--- Start of Extract provided ---

I don't even think he's going to look twice at that message amongst the thousands of thankyou letters from his fans. Maybe you should send him a letter? Also, you should address him calling cubies "cubelets". That made me cringe.


----------



## Hakan (Dec 25, 2009)

> So my question is do you want more people that know how to solve the Rubik's Cube or do you like being unique?



Remember, you are always unique. Just like everyone else.


----------



## vgbjason (Dec 25, 2009)

I wish more of my friends knew how to cube well so i could talk about cubing to people. I have a few friends who can solve the cube but none of them are speedcubers.


----------



## Innocence (Dec 25, 2009)

PatrickJameson said:


> Innocence said:
> 
> 
> > I really can't see much difference in speed between his tutorial and badmephistos. I think there may just be some prejudice going on, his tutorial is completely valid, *except for the horrible method.*
> ...



He goes too fast, he's not qualified to teach, the notation is wrong, he told people to lube with vaseline(more of a reason why it's obvious not to watch his videos), Dan Brown hate.


----------



## richardzhang (Dec 25, 2009)

Its pissing me off every time he says cubelet. Grrrrrrrrrrrrrrrrrrrr!


----------



## ChrisBird (Dec 25, 2009)

Dene said:


> Dan Brown ftl.



This post is made of pure truth.


----------



## lilkdub503 (Dec 25, 2009)

A thorn in our sides has to be coming up from me right now:


> The puzzle consists of twenty-six unique miniature cubes, also called *"cubies" or "cubelets"*.


That's from the official Wikipedia page. Look it up yourself. I got the idea to look again about a week back when I thought to myself, "Hey, some noob called it a cubelet." Turns out he was correct.

--- End of Extract provided ---

*Exercise instructions:*
a. Answer these questions using the Rubik's Cube forum thread, with each answer on its own line marked the same way:
(i) Which poster wishes more friends knew how to cube well?
(ii) What lubricant does Innocence's post say people were told to use?
(iii) How many miniature cubes does the quoted Wikipedia line say the puzzle consists of?
b. Quote the part of the Rubik's Cube forum thread between "He goes too" and "Dan Brown hate.", inclusive.
c. Extend the Rubik's Cube forum thread, beginning after its last post.

--- Start of Dataset excerpts ---

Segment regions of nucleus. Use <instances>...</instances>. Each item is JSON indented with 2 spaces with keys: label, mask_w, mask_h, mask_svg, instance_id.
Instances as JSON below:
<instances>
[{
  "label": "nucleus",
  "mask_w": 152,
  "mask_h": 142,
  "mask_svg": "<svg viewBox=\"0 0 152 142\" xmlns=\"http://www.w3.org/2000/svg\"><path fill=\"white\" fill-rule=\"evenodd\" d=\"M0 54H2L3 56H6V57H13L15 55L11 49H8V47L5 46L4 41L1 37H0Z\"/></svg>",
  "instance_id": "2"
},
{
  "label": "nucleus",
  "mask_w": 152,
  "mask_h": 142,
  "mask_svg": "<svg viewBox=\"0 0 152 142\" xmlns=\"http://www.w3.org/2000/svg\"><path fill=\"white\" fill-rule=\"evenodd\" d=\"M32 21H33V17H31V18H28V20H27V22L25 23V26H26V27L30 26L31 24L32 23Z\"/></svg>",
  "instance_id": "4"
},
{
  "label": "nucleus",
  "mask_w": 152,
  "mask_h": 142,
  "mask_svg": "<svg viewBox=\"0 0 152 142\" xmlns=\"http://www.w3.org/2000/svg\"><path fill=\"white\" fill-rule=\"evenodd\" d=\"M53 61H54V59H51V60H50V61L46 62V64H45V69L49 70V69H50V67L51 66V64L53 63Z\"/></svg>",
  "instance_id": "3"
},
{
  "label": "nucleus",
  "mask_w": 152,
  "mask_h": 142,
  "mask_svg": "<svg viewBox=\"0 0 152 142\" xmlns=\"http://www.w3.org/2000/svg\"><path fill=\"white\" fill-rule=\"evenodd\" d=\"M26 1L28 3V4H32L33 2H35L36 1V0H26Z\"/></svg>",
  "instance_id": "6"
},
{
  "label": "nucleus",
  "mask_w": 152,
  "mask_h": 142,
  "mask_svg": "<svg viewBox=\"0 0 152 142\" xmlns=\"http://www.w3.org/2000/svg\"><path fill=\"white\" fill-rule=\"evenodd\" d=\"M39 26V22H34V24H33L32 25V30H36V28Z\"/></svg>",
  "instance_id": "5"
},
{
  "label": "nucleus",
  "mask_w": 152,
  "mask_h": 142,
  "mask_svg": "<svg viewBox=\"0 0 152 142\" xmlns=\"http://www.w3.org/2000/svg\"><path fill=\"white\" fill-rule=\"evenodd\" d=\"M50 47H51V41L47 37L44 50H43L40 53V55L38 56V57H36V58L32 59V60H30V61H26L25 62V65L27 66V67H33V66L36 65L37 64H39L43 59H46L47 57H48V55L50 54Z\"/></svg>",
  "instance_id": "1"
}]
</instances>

--- End of Dataset excerpts ---

*Answers below:*
a.
(i) vgbjason
(ii) Vaseline
(iii) Twenty-six

b.
He goes too fast, he's not qualified to teach, the notation is wrong, he told people to lube with vaseline(more of a reason why it's obvious not to watch his videos), Dan Brown hate.

c.
----------



## LNZ (Dec 25, 2009)

I viewed all the parts of the videos.

There is quite a few ways to cube notation. He for example, would use 2F, while the rest us use F2. Also I've seen F(power of -1 thing) for F' and Fi.

And he does not show the notation for the back side either. 

I did not use his method to solve a 3x3x3, so I can't vouch for the method. But I use his method exactly for the top layer to solve the top layer of a megaminx though.


----------



## CubeDust (Dec 25, 2009)

is it cubesmith stickers?


----------



## Neroflux (Dec 25, 2009)

Lucas Garron said:


> > ...and if you really want, I can have them tell you.



wow, please do this


----------



## Me (Dec 26, 2009)

Well I suppose everyone makes mistakes. Some more incorrect than others.


----------



## Rikane (Dec 26, 2009)

I learned from his old vid 2-3 years ago and I don't see why everyone is STILL bashing on him. 
Yes, "cubelets" may annoy you, but I personally find that it sounds less juvenile than "cubies".
Okay, the 2F thing DID annoy me, but it doesn't take that much time to learn to switch from reading 2F to the more commonly used F2.

Okay, I do agree that the LL system he teaches isn't the best, but I think in terms of number of algs, it's not too bad. Also, if the person really wants to get faster, then they'll go through with learning more algorithms. 
If they aren't going to learn new things to solve the cube faster, then how do they really expect to get faster? It's the same with school, you get as much out of it as you put in. "No pain, no gain"

I'd just rather people have a REAL reason to hate on him, not what I'm feeling like I'm seeing is a bunch of people thinking "Oh everyone hates him, let's do that too"

I'll break the trend and say what I need to because it's not really fair.


----------



## Neroflux (Dec 26, 2009)

But Rikane, his vids give misleading info, which is bad for us actually.


----------



## V-te (Dec 26, 2009)

Neroflux said:


> But Rikane, his vids give misleading info, which is bad for us actually.



But the person who is learning doesn't know that. They just want to learn. Like he said, if they really wanna get faster, they would go through the effort like a number of us have. We shouldn't blame him. He is just a person on youtube trying to teach. That's it.


----------



## riffz (Dec 27, 2009)

V-te said:


> Neroflux said:
> 
> 
> > But Rikane, his vids give misleading info, which is bad for us actually.
> ...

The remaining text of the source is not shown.